So from that day, I developed a new routine: every morning I would grab a cup of coffee, my Bible, a pencil and go to the terrace where I would chat with my Daddy.
Lots of ideas went through our heads since the 8th of March regarding our property: to sell our house and relocate, to fill up our swimming pool with lots of sand and make a garden or dance floor in that space..... to do SOMETHING, actually ANYTHING which would make it easier for us to face it every day.
Dirk and I decided not to make any major decisions for one year, just to calm down a bit and to gain some perspective. I was hoping that the swimming pool will become just the swimming pool for all of us.
It was the middle of the strict lockdown, nobody was allowed to visit anyone, kids were constantly in the house without any friends, it was challenging to keep them busy with something constructive.
The weather was very hot, for a few days the temperature was in the high thirties, kids were walking around the swimming pool with such a desire to swim, but they could sense the tension in the air and didn't even dare to ask permission to dip in. One morning I overheard a conversation between Mila and Nicole - Nicole confidently said to Mila that they won't be allowed to swim in the pool for the next hundred years.
I was sitting on a terrace with my Bible and as I looked at our swimming pool I realized that I am a prisoner of my experience, all painful and very graphic memories came back... But I also got very angry... I refuse to be a prisoner, I refuse to live in bondage, this pool won't become my stronghold.... it was like a wave of holy anger rising in my heart... and strong desire to fight for my own freedom!
I switched the swimming pool pump on, removed the pool cover, and started to clean the pool from leaves and dirt …. it was like a real fight ….. I worked 15 minutes on the pool when I was crying for another 15 minutes in the bathroom.... but after crying I came back to keep on cleaning the pool …. it wasn't just about the pool....it was a battle for my own heart, my freedom was at stake.
I was determined to win it!
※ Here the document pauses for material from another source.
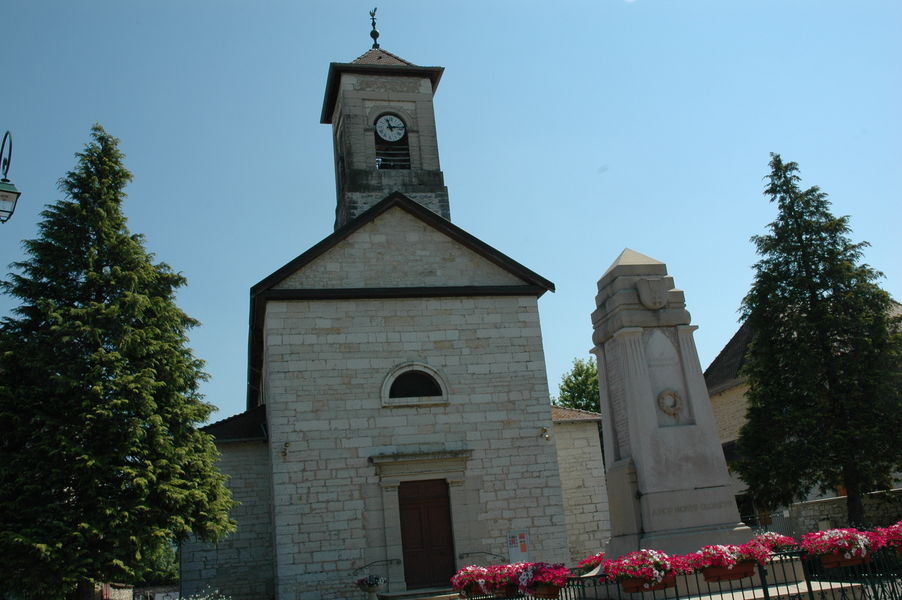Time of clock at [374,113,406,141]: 11:13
My future, the happiness of our marriage, joy and fun in my relationships with our kids were on the map. I also had a strong feeling that this is God`s perfect will for me – Jesus went through lots of pain and suffering on the cross to set me free and this is my part, the work which only I can do and have to do, to stay in His freedom and not to get trapped in my past, this is my way of showing my trust in Him, that I trust Him to pull me through into the better future.
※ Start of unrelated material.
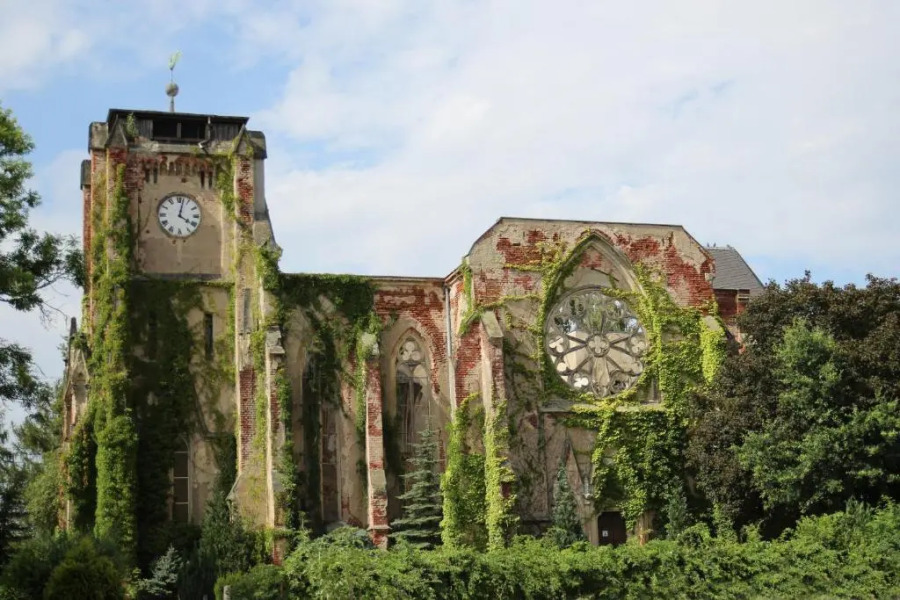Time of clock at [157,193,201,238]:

I repeated the same exercise for the next couple of days, and eventually gave the green light for my kids to swim in our swimming pool again, it was very emotional the first couple of times, I was just sitting next to them to make sure that they are safe. Kids picked up that mom has an issue with them swimming there, so I had to make a mental decision to give them more space and give them more freedom to enjoy the pool.
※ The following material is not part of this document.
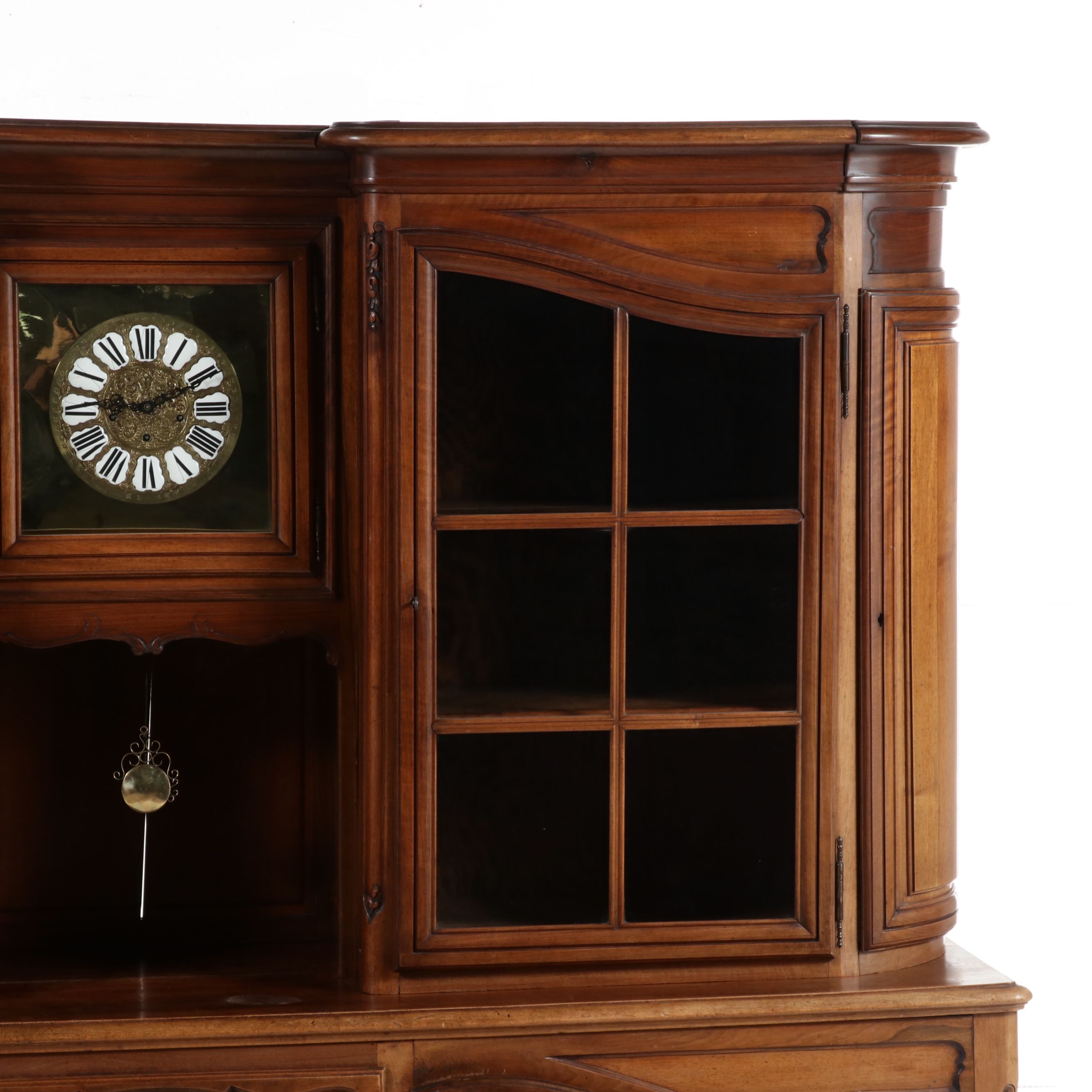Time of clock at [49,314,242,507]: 9:10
Going through life we all have our “swimming pools” to fight for: at home, at work, in our relationships where the hurt of the past doesn't allow us to enjoy the blessings of the present. And it is in our ability through God's grace to win these battles... yes, it is not easy; yes, it is very painful; yes, it takes time; yes, it requires lots of humility …. but it is definitely worth it.
And today, as we swim in our pool, we can testify that God's grace is sufficient, a sufficient amount of God's Grace is able to break any chain!